- **EXERCISE DIRECTIONS**: Copy out the entries below word for word, from the line containing "Arrange these, starting" through the line containing "43697 millimetres", including both of those lines and nothing else.

- **MATERIAL FOR THE TASK**:
|---|

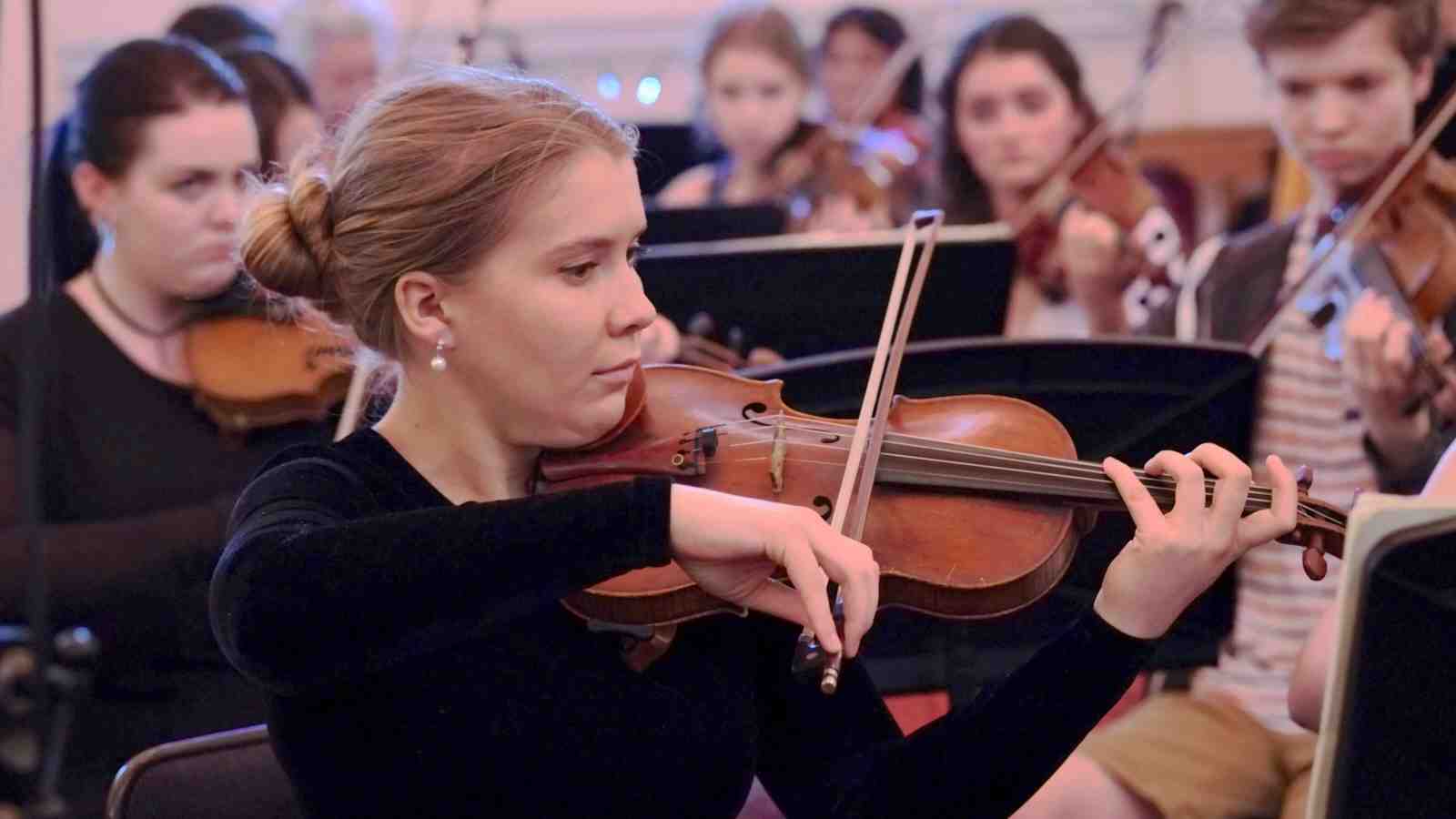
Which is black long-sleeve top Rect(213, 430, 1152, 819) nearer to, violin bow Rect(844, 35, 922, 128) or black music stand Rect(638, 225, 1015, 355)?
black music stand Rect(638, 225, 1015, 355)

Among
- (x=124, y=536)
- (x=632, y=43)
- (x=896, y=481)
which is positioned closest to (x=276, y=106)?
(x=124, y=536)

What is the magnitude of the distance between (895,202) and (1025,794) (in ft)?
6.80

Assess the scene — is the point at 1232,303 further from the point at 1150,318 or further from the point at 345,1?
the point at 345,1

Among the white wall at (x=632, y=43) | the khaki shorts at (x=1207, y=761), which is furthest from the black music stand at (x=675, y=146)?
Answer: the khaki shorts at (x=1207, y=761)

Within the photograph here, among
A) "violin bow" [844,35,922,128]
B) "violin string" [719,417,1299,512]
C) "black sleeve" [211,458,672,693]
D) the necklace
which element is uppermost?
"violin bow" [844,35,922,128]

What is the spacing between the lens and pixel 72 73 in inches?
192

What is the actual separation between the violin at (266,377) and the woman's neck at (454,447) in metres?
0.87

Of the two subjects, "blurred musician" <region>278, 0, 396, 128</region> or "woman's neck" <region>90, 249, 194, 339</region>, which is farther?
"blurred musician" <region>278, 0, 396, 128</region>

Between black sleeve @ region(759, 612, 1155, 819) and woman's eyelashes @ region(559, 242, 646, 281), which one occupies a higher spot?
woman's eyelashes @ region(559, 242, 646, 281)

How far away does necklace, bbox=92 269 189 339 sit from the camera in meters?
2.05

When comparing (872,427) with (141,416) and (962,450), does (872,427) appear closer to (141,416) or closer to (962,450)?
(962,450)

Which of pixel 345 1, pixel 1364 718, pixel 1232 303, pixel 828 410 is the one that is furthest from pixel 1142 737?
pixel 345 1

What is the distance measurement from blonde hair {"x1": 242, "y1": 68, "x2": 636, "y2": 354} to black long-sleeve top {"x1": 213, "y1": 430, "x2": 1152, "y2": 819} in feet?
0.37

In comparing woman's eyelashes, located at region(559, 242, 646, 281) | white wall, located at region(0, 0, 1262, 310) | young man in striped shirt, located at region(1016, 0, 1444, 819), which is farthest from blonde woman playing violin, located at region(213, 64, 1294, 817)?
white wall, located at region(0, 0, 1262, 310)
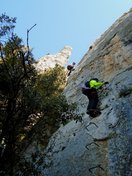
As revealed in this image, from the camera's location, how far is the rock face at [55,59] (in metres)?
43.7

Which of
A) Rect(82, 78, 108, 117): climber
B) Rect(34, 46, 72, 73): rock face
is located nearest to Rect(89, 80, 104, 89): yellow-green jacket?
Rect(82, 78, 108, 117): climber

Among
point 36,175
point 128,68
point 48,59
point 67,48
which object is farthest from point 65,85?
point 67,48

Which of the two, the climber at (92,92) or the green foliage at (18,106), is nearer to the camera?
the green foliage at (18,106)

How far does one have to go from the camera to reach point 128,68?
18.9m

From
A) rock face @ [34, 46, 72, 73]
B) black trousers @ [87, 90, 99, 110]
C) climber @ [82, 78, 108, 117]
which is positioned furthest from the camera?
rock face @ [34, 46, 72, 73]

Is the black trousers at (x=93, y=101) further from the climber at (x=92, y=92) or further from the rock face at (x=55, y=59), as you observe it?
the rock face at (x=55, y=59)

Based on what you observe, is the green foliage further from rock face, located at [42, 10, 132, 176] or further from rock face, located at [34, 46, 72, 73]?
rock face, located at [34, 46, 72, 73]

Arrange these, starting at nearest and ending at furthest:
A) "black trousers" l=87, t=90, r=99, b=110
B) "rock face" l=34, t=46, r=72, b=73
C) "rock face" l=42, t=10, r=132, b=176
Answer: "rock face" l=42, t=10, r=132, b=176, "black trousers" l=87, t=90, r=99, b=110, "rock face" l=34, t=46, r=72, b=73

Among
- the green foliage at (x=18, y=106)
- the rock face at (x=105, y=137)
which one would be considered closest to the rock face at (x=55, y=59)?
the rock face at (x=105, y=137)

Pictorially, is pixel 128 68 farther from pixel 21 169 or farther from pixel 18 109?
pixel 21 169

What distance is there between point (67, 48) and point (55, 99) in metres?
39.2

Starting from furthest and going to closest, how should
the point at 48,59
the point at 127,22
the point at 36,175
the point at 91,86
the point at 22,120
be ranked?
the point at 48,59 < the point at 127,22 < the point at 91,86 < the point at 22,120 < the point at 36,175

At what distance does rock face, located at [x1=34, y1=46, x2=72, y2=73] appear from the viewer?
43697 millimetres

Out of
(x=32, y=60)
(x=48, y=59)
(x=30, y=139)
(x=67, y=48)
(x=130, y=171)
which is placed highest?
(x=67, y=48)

|---|

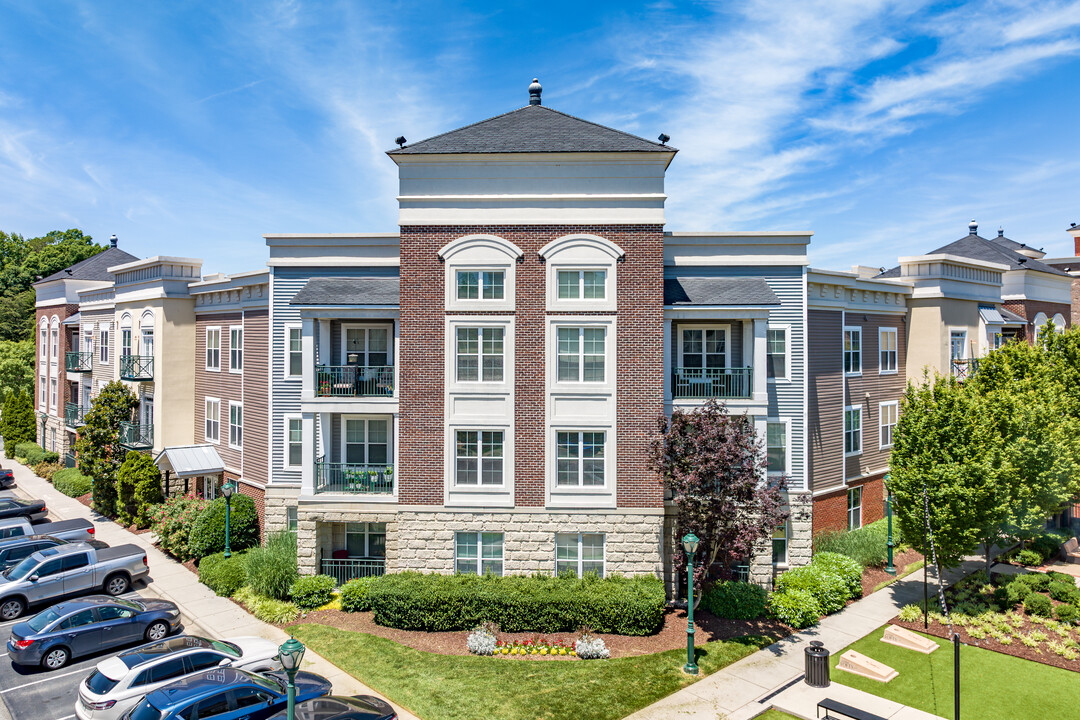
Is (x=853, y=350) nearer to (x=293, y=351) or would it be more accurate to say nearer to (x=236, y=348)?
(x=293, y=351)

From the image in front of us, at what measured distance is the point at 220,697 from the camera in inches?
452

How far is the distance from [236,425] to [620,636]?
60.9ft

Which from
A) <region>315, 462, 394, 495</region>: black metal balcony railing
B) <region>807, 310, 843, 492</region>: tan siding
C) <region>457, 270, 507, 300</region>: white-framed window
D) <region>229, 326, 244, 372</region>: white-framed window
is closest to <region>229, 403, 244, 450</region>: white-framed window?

|---|

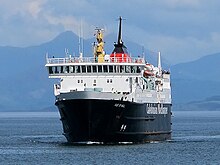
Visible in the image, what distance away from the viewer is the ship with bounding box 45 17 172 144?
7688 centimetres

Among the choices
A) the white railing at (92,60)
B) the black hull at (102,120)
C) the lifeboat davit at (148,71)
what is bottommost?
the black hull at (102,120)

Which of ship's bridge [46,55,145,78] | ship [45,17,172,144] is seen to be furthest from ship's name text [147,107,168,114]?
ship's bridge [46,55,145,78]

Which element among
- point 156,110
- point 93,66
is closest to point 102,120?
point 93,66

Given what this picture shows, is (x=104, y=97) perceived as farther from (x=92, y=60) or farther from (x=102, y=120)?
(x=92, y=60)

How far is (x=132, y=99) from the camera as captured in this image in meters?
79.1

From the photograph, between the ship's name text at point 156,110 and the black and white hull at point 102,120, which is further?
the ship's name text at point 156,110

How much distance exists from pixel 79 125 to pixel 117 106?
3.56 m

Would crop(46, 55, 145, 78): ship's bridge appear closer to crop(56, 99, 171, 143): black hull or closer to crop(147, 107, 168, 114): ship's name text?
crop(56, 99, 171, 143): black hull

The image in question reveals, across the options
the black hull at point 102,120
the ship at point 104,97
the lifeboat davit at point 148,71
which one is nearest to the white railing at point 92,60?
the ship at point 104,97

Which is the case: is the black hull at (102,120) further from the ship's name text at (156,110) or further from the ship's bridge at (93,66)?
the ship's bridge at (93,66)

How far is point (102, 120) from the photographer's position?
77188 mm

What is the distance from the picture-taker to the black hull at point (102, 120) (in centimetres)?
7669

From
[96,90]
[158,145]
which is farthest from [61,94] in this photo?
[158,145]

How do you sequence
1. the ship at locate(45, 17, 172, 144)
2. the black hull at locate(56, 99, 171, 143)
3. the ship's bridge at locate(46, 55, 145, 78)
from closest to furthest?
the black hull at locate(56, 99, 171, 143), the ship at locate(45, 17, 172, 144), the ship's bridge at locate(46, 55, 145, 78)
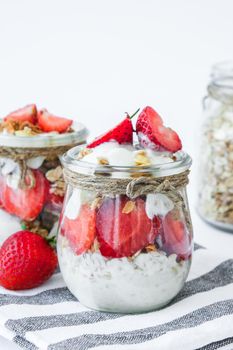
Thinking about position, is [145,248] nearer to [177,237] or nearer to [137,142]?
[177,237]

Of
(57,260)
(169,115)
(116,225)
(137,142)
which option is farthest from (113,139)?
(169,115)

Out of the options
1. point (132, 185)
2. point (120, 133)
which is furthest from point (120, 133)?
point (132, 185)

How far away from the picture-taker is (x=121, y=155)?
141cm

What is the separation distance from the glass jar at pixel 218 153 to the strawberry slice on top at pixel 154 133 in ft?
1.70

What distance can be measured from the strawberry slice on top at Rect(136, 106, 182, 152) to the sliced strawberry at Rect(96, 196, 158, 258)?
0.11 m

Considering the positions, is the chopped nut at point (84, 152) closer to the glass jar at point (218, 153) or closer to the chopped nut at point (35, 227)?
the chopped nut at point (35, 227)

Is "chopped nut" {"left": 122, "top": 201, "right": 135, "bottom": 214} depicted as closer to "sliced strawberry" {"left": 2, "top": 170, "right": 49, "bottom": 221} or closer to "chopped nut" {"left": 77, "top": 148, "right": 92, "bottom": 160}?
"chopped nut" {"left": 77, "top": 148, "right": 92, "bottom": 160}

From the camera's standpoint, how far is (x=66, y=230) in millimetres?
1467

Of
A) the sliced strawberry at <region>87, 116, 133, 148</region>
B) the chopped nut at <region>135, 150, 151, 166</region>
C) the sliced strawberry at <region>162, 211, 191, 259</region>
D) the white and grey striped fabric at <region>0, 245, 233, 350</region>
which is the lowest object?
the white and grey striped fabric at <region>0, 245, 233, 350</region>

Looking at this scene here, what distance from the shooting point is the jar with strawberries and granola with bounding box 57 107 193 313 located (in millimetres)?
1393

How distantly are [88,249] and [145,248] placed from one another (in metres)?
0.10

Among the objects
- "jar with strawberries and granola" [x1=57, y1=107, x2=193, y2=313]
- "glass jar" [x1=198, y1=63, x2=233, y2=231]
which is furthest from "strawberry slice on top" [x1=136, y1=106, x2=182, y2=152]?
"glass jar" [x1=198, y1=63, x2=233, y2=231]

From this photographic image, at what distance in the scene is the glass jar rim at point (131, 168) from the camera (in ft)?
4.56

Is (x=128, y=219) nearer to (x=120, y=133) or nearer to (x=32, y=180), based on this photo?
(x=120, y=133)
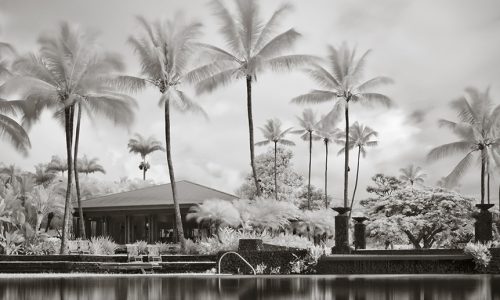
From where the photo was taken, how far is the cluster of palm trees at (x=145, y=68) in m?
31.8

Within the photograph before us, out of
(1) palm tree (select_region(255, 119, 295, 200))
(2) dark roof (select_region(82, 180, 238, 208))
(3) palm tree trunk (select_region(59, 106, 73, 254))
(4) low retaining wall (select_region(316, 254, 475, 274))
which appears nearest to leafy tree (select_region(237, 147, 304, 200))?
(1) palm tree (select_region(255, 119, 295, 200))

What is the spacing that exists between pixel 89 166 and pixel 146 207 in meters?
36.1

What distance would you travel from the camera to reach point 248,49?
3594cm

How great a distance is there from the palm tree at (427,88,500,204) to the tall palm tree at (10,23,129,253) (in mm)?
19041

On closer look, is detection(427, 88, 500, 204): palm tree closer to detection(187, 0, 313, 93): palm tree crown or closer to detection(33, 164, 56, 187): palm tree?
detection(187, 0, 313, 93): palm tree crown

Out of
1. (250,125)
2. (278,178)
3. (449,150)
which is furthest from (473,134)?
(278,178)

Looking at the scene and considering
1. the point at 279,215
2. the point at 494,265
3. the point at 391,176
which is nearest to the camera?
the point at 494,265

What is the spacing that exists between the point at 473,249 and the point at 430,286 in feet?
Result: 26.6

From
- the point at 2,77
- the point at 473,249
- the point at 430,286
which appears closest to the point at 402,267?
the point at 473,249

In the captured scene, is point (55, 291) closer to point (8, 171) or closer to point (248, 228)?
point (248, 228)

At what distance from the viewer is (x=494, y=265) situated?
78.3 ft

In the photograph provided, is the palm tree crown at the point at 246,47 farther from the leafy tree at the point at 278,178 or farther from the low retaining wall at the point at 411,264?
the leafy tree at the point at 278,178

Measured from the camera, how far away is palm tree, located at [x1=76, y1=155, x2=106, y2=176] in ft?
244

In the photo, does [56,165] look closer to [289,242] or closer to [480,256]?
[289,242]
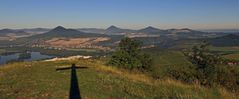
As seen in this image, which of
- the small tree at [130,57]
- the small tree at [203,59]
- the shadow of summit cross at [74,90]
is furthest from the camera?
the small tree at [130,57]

|---|

- **RIGHT ANSWER**:
Arrange these, starting at nearest and ending at furthest:
A) "black trousers" l=87, t=90, r=99, b=110
B) "rock face" l=34, t=46, r=72, b=73
C) "rock face" l=42, t=10, r=132, b=176
Answer: "rock face" l=42, t=10, r=132, b=176, "black trousers" l=87, t=90, r=99, b=110, "rock face" l=34, t=46, r=72, b=73

Among
- the green foliage at (x=18, y=106)
- the rock face at (x=105, y=137)
which one would be considered closest to the rock face at (x=55, y=59)?
the rock face at (x=105, y=137)

Pictorially, is pixel 128 68 farther from pixel 21 169 or farther from pixel 18 109?
pixel 21 169

What distance is there between point (67, 48) and point (55, 99) in metres?
39.2

Starting from furthest and going to closest, how should
the point at 48,59
the point at 127,22
the point at 36,175
the point at 91,86
the point at 22,120
be ranked?
the point at 48,59 < the point at 127,22 < the point at 91,86 < the point at 22,120 < the point at 36,175

At what distance does rock face, located at [x1=34, y1=46, x2=72, y2=73] appear from the viewer?
43697 millimetres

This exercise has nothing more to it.